Watchdog demands drop in petrol prices.


The Australian Competition and Consumer Commission (ACCC) is calling on oil companies to lower their petrol prices.
ACCC chairman Graeme Samuel says while international oil prices have dropped, Australian petrol prices remain high.
Mr Samuel says he has given the oil companies a week to lower their prices.
"I think what we can do is ask hard questions of them and expose some of the answers out into the public arena," he said.
Mr Samuel says while pressure can be applied, he does not have the power to regulate oil prices.
"But I think the last thing that any state or federal government would want to do is to start regulating petrol prices," he said.
"That would inevitably mean that consumers would start paying more for their petrol than they currently pay."
Mr Samuel says he thinks motorists have been paying up to 10 cents too much per litre with current prices.
Benchmark
He says the international benchmark set by Singapore crude oil is going down but Australian prices are remaining high.
"The correlation's not occurring at the present time," he said.
"We've seen a significant drop in the Singapore price; we're not seeing a similar drop occur in Australia.
"We'd expect that to be correcting itself over the next few days.
"If it's not, we've got some pretty hard questions to be asking of the oil companies."
Mr Samuel says international prices out of Singapore have dropped, and when that happens prices normally fall in Australia within 10 days.
"[The oil companies] claim consistently, and indeed over the past 24 hours have been claiming, that their prices in Australia are set in accordance with the international benchmark of Singapore," he said.
"If that's the case then they ought to be setting their prices in accordance with that benchmark and not letting the benchmark run away from them."
New South Wales Transport Minister John Watkins has welcomed the call for lower petrol prices, but says it has taken a long time for the ACCC to react.
"[Mr Samuel is] now saying he's going to take some action - well I welcome that, but we'll be keeping them honest on this," he said.

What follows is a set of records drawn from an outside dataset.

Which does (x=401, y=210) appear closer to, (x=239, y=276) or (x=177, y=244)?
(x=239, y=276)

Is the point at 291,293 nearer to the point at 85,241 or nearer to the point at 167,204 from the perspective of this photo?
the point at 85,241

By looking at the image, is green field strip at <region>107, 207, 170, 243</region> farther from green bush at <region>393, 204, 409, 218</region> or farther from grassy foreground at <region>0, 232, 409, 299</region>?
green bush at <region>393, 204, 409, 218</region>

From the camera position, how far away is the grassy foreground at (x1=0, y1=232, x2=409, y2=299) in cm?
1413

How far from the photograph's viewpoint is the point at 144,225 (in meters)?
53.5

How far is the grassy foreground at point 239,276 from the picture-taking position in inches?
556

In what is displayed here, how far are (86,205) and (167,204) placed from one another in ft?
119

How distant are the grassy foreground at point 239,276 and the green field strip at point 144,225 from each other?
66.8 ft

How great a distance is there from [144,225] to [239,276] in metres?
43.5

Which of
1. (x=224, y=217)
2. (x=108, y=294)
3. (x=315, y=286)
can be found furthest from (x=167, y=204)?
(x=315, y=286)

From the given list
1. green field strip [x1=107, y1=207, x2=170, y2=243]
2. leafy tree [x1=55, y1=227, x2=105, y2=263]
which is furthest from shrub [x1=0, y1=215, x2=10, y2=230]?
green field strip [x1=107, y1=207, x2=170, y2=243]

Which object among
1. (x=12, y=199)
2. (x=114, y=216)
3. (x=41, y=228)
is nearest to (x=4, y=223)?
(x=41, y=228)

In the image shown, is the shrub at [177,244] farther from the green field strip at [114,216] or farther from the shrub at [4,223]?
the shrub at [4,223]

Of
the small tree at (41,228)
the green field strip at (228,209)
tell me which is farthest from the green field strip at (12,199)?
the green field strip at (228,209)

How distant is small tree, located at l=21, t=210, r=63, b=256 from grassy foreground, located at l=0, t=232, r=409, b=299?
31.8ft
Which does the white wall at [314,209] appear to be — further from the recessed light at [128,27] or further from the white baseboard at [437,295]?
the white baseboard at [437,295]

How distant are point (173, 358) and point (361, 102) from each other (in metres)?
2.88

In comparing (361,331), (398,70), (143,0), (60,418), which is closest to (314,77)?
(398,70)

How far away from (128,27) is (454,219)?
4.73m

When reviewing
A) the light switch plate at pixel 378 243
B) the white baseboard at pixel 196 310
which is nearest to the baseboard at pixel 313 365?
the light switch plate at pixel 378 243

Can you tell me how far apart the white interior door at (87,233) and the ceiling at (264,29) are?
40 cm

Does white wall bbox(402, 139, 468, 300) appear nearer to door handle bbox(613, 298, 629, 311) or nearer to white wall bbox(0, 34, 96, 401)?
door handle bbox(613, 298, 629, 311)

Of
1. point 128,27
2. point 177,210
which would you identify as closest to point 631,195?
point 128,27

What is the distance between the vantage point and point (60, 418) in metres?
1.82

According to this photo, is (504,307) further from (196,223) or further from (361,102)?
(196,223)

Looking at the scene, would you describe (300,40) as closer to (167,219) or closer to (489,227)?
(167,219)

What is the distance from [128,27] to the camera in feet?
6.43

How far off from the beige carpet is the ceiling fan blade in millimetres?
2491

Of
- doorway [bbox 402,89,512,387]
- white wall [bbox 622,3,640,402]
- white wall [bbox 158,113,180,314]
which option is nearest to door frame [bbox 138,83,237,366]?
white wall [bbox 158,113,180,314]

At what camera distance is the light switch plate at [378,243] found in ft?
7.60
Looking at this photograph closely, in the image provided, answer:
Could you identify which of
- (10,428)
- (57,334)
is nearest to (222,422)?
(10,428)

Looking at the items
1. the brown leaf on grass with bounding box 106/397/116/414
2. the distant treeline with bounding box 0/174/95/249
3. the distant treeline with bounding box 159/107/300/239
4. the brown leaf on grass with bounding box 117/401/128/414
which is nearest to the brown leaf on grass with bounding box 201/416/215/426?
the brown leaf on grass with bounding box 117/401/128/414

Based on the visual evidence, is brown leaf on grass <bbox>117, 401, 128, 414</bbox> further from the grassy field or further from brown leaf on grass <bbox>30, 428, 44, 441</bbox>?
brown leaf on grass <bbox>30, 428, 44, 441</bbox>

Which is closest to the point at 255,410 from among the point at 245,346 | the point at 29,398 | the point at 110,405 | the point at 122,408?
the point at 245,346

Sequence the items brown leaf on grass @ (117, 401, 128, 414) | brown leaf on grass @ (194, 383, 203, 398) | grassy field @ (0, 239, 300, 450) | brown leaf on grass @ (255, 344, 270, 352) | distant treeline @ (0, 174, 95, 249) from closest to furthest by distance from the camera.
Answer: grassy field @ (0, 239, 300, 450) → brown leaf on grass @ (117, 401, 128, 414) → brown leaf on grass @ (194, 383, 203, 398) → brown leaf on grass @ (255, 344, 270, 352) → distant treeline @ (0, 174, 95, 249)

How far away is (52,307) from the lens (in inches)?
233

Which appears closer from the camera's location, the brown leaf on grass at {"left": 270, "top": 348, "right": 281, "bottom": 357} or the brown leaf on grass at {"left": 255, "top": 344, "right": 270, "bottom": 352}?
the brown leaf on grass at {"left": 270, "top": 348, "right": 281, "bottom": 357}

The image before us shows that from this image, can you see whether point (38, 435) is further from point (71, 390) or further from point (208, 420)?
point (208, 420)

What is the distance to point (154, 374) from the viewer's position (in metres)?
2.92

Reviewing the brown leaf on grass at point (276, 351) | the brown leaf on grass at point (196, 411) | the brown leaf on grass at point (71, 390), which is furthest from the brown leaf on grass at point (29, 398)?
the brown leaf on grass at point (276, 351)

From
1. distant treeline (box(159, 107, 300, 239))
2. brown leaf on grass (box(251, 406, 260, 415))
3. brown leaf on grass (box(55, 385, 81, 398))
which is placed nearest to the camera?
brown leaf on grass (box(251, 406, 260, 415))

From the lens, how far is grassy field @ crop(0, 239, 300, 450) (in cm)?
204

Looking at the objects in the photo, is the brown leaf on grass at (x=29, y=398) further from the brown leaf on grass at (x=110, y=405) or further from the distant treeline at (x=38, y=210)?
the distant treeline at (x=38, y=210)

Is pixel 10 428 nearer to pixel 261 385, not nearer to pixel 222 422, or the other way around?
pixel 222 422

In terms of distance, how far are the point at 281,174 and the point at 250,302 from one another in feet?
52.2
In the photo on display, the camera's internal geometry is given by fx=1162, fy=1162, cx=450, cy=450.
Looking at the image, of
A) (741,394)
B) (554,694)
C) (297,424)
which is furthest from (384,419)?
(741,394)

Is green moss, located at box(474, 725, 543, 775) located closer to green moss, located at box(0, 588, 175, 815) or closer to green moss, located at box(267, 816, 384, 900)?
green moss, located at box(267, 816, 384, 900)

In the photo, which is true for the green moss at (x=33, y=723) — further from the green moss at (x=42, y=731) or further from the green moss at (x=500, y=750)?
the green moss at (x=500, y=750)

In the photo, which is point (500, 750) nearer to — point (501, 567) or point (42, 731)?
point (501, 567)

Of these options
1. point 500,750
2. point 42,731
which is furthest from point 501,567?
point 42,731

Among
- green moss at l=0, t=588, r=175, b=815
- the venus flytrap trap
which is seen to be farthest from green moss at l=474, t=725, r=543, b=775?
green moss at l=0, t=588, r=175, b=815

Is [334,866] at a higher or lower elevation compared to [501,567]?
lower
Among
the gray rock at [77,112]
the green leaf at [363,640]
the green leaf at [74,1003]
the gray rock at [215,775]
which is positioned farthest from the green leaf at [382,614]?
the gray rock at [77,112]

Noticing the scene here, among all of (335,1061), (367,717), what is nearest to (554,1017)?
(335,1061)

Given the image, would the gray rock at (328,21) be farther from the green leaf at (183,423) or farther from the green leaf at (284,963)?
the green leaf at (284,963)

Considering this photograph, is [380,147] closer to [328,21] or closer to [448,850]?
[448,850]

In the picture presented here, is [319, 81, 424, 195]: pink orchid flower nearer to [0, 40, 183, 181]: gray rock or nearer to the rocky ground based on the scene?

"If next week he hasn't taken action against the major oil companies for ripping off hard-working families, well the ACCC will really be subject to a lot of questions by the communities of Australia."
Motorists 'ripped off'
NRMA president Alan Evans has welcomed the ACCC's move, saying motorists have been paying high prices for petrol for too long.
"We believe that it's quite a clear message from Graeme Samuel, the head of the ACCC, that oil companies' days of ripping motorists off might be numbered," he said.
"We've been campaigning for two years to get the ACCC to take action - we welcome this intervention by Graeme Samuel.
"Motorists have been ripped off by the oil companies quite substantially over the last couple of years and it's about time they were called to account."
RACQ spokesman Gary Fites says Queensland drivers should be expecting to pay under $1 per litre for petrol this week.
"I think it's a sad reflection on what's happening at the moment that we are paying more for petrol now in Brisbane then we were a month before Christmas when oil prices were higher than they are now," he said.
Mr Fites says there is no doubt something fishy is going on among the oil companies.
"One would hope and trust that they won't get away with it so easily with the ACCC and particularly if the Federal Government backs their agency in this regard politically to bring the oil companies to account," he said.
"We want them to start moving and start pitching those petrol prices at a fair and reasonable level."